# TUG Timeshare Marketplace hits $15,000,000 in completed listings!



## TUGBrian (Jul 16, 2013)

Busy past few months!  We have eclipsed over FIFTEEN MILLION DOLLARS in completed listings (both resale and rental combined).

That is TUG Members who have successfully sold or rented their timeshares (and then come back to inform us they were sold).

Just over 7500 completed listings to date!

http://ads.tug2.net


----------



## Rent_Share (Jul 16, 2013)

IMHO since the number is based on ask, and there is no validation on closure, this value is a SWAG. 

YMMV


----------



## TUGBrian (Jul 16, 2013)

eh, AFAIK noone else publishes any sort of useful "completed" data...and im not much into creative marketing numbers.

hard to say if its a better average than ebay, as mentioned above its just the "listed price" of all listings that the owners marked as sold or rented.

it averages out to about $2000 per listing (again, both resales and rentals combined).

one could argue that many of the intervals sell or rent for less than the asking price...and im sure they do.

could be balanced by the fact that a good number of folks wont come back and actually mark their ads as sold/rented...knowing they expired in 3 months either way.


----------



## TUGBrian (Jul 16, 2013)

I think the main point is, that it is possible to sell your timeshare yourself...and avoid being ripped off with some huge upfront fee.

We have been preaching it for 20 years now, its nice to have proof to back it up that TUGGERS are successful in doing so.


----------



## Rent_Share (Jul 16, 2013)

TUGBrian said:


> eh, AFAIK noone else publishes any sort of useful "completed" data...and im not much into creative marketing numbers.
> 
> hard to say if its a better average than ebay, as mentioned above its just the "listed price" of all listings that the owners marked as sold or rented.

☆ ☆ ☆ ☆

## WHAT IS EXPECTED
Return the part of the timeshare marketplace thread from "it averages out" up to and including "huge upfront fee.", word for word.

## EXCERPTED DATA
☆ ☆ ☆ ☆

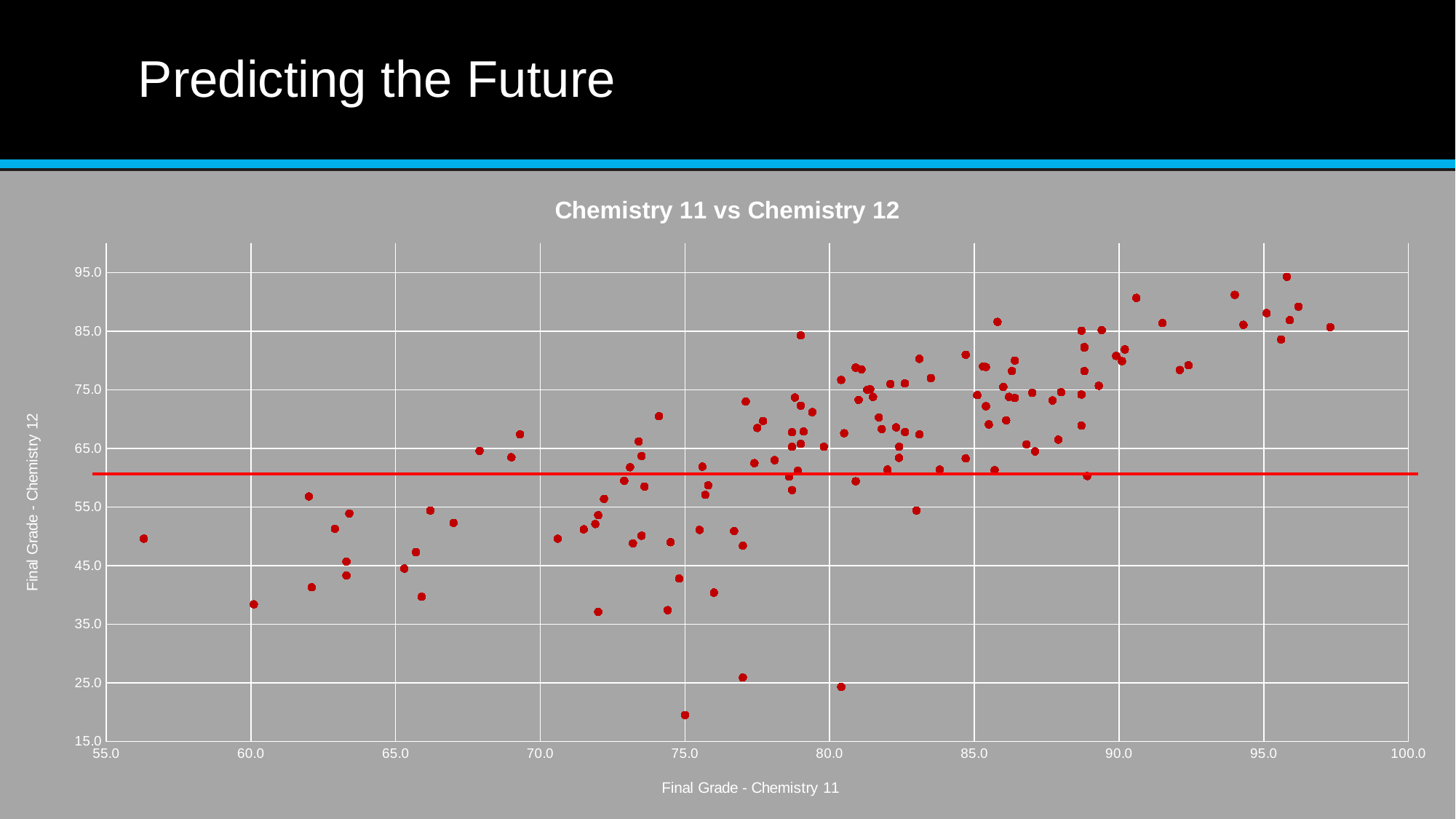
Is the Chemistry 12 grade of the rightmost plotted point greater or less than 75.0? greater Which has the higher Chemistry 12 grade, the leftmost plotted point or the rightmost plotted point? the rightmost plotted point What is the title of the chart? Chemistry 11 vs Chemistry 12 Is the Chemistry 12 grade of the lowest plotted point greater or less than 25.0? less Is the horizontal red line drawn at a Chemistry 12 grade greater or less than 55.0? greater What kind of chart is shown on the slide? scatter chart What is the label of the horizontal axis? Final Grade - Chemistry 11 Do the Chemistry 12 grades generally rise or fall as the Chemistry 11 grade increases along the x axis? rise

☆ ☆ ☆ ☆

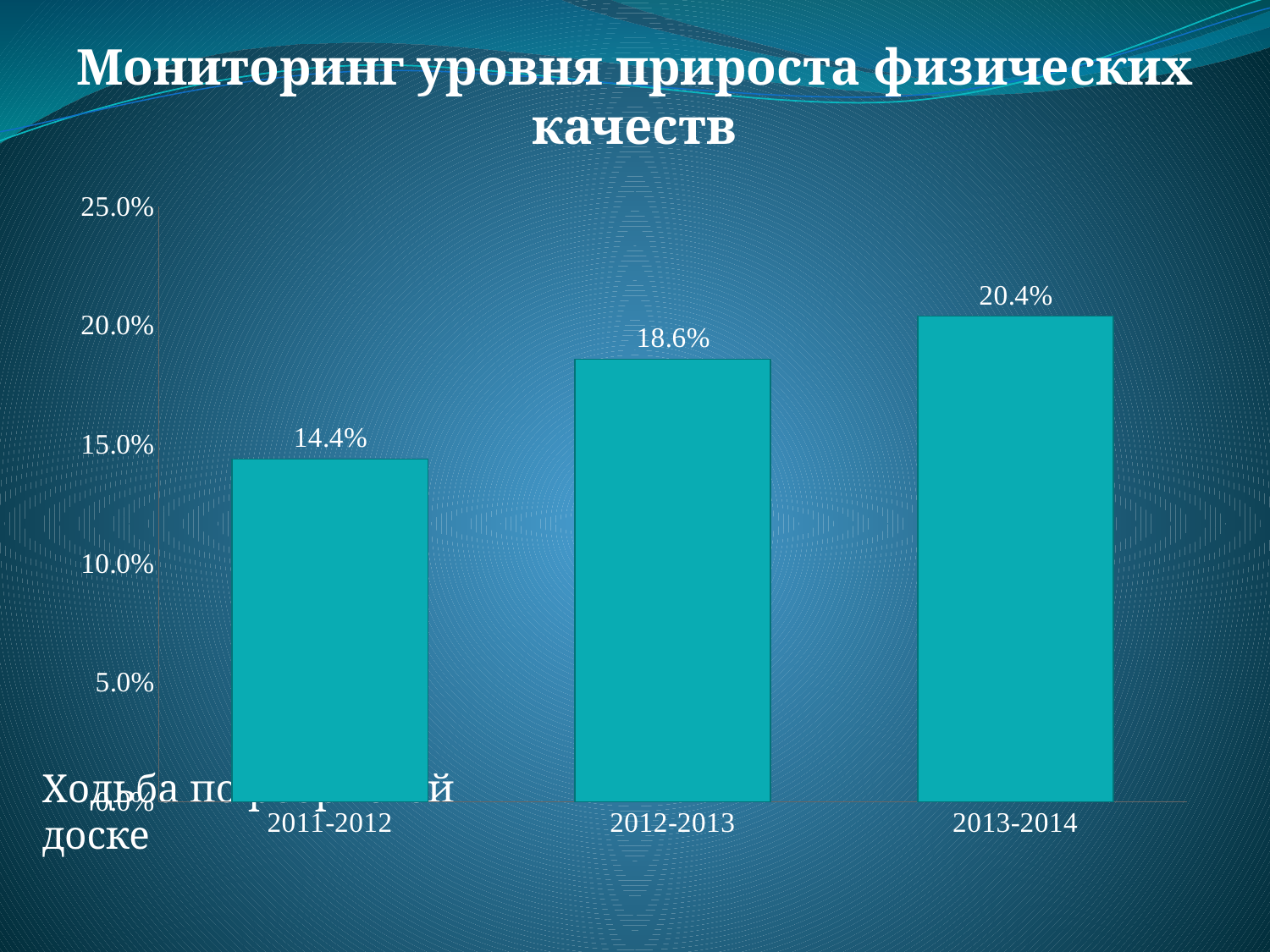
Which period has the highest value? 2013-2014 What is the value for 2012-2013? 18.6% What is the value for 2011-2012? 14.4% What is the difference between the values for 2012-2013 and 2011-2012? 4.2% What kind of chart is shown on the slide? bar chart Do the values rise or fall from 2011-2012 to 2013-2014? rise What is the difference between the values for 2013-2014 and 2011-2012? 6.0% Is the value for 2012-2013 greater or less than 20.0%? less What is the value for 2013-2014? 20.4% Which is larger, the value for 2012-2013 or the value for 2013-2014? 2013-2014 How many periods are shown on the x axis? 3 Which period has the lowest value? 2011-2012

☆ ☆ ☆ ☆

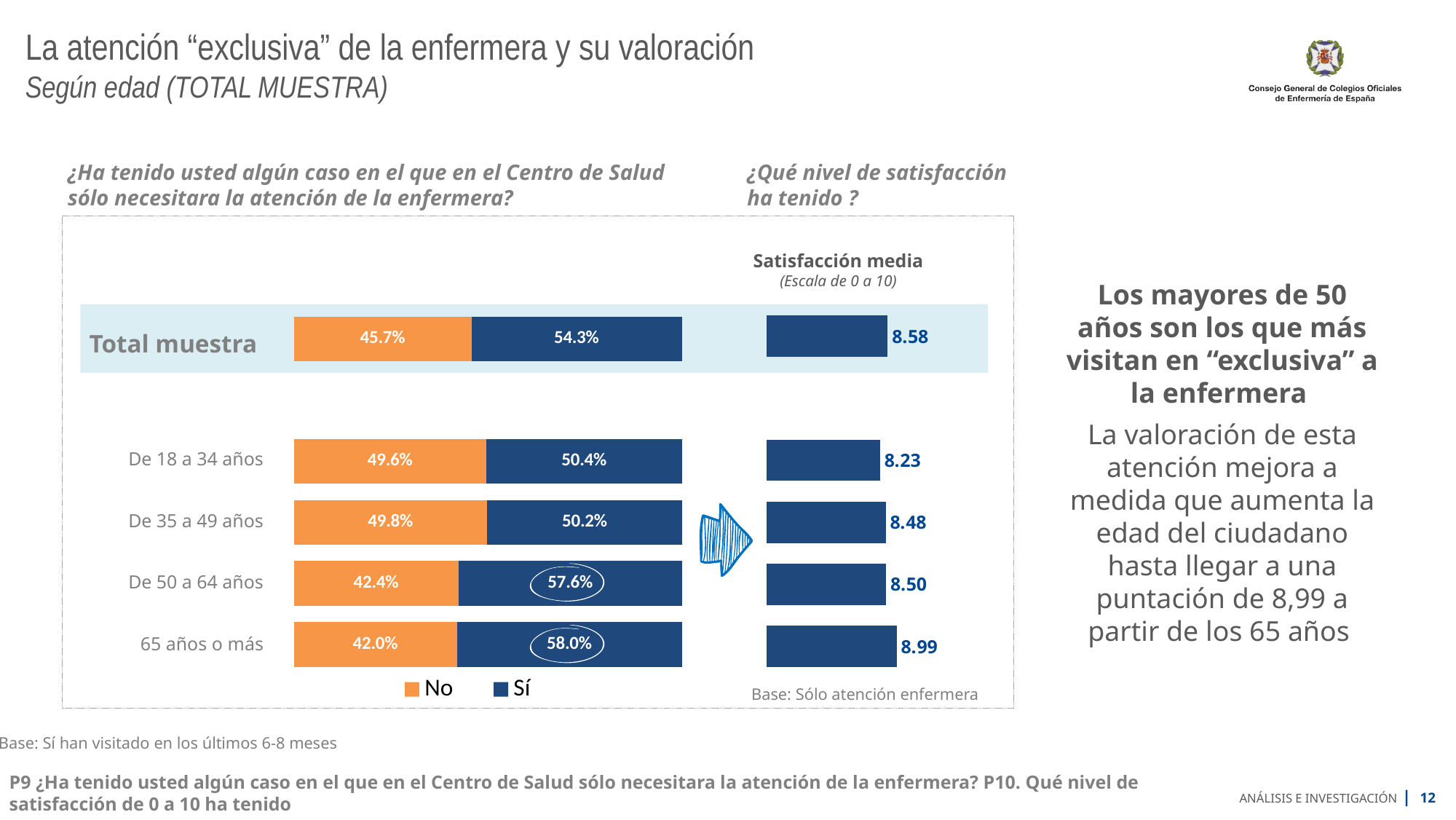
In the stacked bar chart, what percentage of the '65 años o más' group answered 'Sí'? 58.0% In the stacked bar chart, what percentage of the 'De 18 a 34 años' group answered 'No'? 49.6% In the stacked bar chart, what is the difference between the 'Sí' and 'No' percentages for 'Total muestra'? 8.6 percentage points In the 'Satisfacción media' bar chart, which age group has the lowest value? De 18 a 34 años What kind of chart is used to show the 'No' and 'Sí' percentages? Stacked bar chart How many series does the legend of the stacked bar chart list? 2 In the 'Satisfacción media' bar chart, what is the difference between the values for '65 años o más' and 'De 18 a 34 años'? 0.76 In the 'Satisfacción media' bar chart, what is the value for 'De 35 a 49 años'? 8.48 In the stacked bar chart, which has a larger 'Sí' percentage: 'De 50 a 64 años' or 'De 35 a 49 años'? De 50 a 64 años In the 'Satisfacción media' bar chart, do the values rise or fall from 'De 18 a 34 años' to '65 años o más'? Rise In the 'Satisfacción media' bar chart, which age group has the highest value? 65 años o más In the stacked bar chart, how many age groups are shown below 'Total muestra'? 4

☆ ☆ ☆ ☆

## RESPONSE FOR THIS EXERCISE
it averages out to about $2000 per listing (again, both resales and rentals combined).

one could argue that many of the intervals sell or rent for less than the asking price...and im sure they do.

could be balanced by the fact that a good number of folks wont come back and actually mark their ads as sold/rented...knowing they expired in 3 months either way.


----------



## TUGBrian (Jul 16, 2013)

I think the main point is, that it is possible to sell your timeshare yourself...and avoid being ripped off with some huge upfront fee.